Opportunistic Expert Activation: Batch-Aware Expert Routing for Faster Decode Without Retraining
Costin-Andrei Oncescu, Qingyang Wu, Wai Tong Chung, Robert Wu, Bryan Gopal, Junxiong Wang, Tri Dao, Ben Athiwaratkun
TL;DR
The work addresses decode latency in large Mixture-of-Experts transformers by demonstrating that latency scales with the number of activated experts in memory-bound decoding. It introduces Opportunistic Expert Activation (OEA), a two-phase, batch-aware routing that guarantees a per-token quality baseline and then opportunistically piggybacks on already-loaded experts within the same batch to reduce the global active set without retraining. A simple memory-bound model shows latency is driven by the active-expert count $T$, and empirical results on Qwen3-30B and Qwen3-235B at batch size $16$ report latency reductions of up to $39\%$ and $15\%$, respectively, with negligible accuracy loss. The approach is complementary to existing routing and architectural strategies and offers a practical pathway to faster MoE decoding in real-time settings.
Abstract
An increasing number of LLMs employ Mixture-of-Experts (MoE) architectures where the feed-forward layer is replaced by a pool of experts and each token only activates a small subset of them. During autoregressive generation, these models often enter a memory-bound regime even for moderate batch sizes because the average expert load grows more slowly than in an equivalent dense feedforward layer. Consequently, MoE latency is governed by the number of activated experts. We introduce a framework for dynamically re-routing token-to-expert mapping to lower this number (and thus, the decode latency) while preserving a comparable quality. Our best results use a batch-aware routing that works by having tokens piggyback experts that have already been loaded into memory due to being crucial to other tokens within the same batch. Empirically, we evaluate our method on the Qwen3-30B and Qwen3-235B models with a batch size of $16$. Without any statistically significant loss in accuracy, our approach achieves latency reductions of $39\%$ and $15\%$ in the MoE layer decode latency, respectively.

§ **WORK REQUIRED**
Translate this sentence from the selected text on expert routing into Spanish: "Consequently, MoE latency is governed by the number of activated experts." The data that follows has no connection to the selected text.

§ **RECORDS**
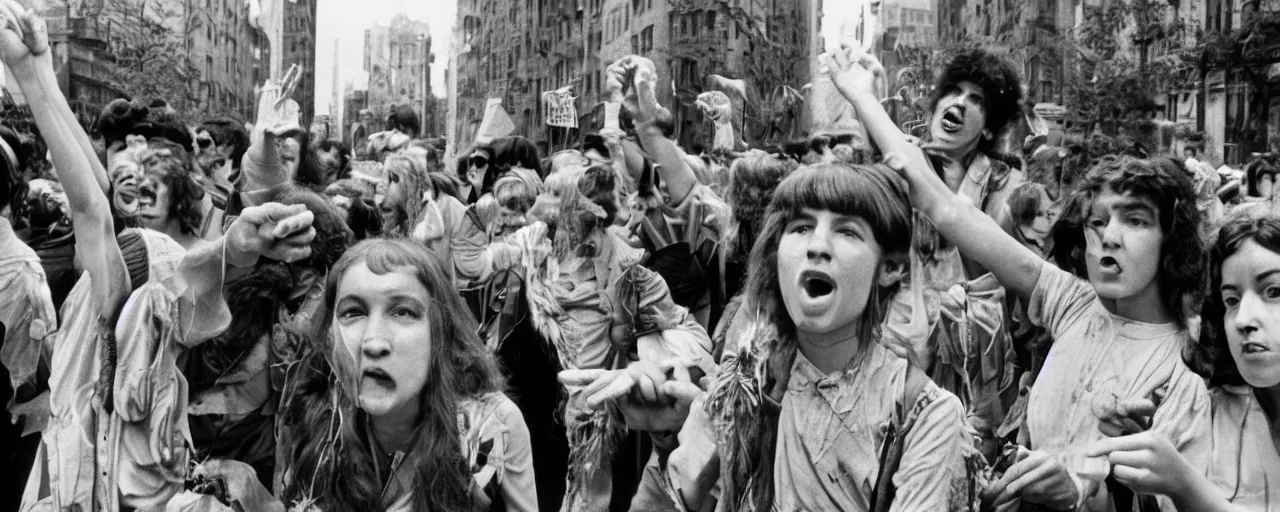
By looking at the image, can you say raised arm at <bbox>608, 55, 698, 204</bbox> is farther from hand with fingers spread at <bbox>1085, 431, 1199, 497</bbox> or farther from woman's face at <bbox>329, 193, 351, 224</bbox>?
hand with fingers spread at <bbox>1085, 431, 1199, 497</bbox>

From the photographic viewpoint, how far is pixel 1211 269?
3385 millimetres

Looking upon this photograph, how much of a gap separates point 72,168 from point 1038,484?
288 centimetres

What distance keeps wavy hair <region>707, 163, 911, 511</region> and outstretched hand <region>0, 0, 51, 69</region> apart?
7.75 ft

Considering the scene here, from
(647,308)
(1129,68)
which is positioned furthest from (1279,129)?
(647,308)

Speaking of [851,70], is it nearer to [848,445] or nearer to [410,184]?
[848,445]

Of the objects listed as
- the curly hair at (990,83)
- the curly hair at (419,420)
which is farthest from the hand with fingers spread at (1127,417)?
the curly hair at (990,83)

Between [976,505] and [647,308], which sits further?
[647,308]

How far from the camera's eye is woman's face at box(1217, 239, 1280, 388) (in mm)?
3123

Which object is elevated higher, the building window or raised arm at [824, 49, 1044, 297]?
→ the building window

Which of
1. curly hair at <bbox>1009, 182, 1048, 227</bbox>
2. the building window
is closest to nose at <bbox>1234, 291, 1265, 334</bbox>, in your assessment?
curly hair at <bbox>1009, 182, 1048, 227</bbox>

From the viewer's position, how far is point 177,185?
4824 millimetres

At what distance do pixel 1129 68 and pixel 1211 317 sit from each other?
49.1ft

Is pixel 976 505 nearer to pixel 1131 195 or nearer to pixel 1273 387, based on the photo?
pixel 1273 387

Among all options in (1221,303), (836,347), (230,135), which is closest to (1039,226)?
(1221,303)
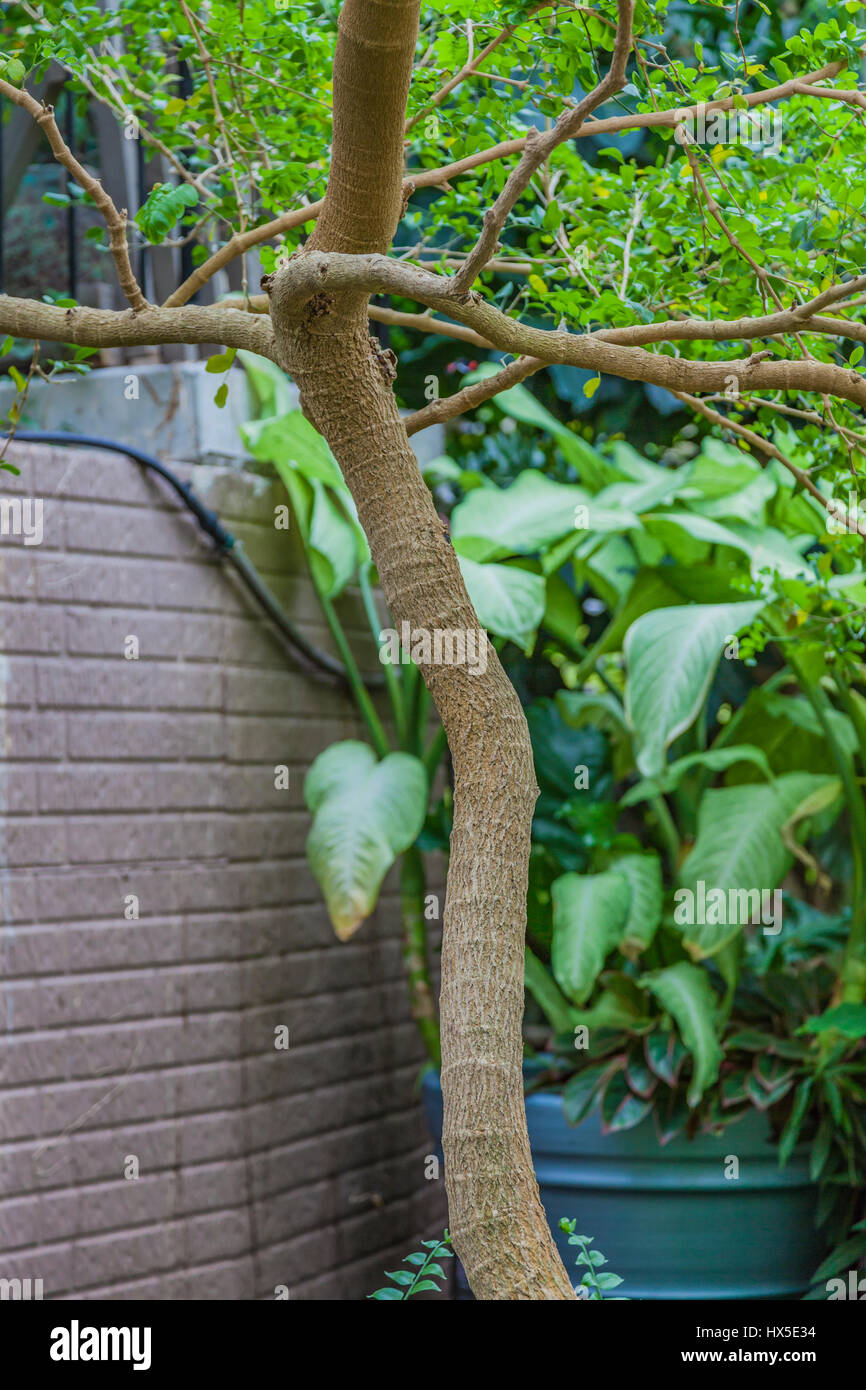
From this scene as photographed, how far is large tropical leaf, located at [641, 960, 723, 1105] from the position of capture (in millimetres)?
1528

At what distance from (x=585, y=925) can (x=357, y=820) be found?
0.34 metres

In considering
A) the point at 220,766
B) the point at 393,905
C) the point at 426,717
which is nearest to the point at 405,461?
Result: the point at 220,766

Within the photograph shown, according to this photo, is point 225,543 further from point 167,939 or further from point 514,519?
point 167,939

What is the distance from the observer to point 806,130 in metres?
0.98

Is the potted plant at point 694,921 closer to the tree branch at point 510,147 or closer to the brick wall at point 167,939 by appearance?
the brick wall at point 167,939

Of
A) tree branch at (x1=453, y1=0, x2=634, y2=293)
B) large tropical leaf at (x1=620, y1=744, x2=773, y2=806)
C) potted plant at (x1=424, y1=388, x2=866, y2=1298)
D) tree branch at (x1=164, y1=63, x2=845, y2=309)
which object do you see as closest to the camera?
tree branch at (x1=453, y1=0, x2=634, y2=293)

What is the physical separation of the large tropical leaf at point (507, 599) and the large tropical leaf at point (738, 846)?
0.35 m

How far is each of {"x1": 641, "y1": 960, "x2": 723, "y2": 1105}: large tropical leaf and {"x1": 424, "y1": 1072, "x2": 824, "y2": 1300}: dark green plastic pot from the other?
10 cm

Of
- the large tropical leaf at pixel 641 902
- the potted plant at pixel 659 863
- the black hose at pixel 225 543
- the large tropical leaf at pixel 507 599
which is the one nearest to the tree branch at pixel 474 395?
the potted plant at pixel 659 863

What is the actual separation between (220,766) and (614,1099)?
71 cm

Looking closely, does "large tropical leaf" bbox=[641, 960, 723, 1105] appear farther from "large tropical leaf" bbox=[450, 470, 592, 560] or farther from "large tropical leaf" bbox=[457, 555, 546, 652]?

§ **EXPECTED ANSWER**
En consecuencia, la latencia de MoE está determinada por el número de expertos activados.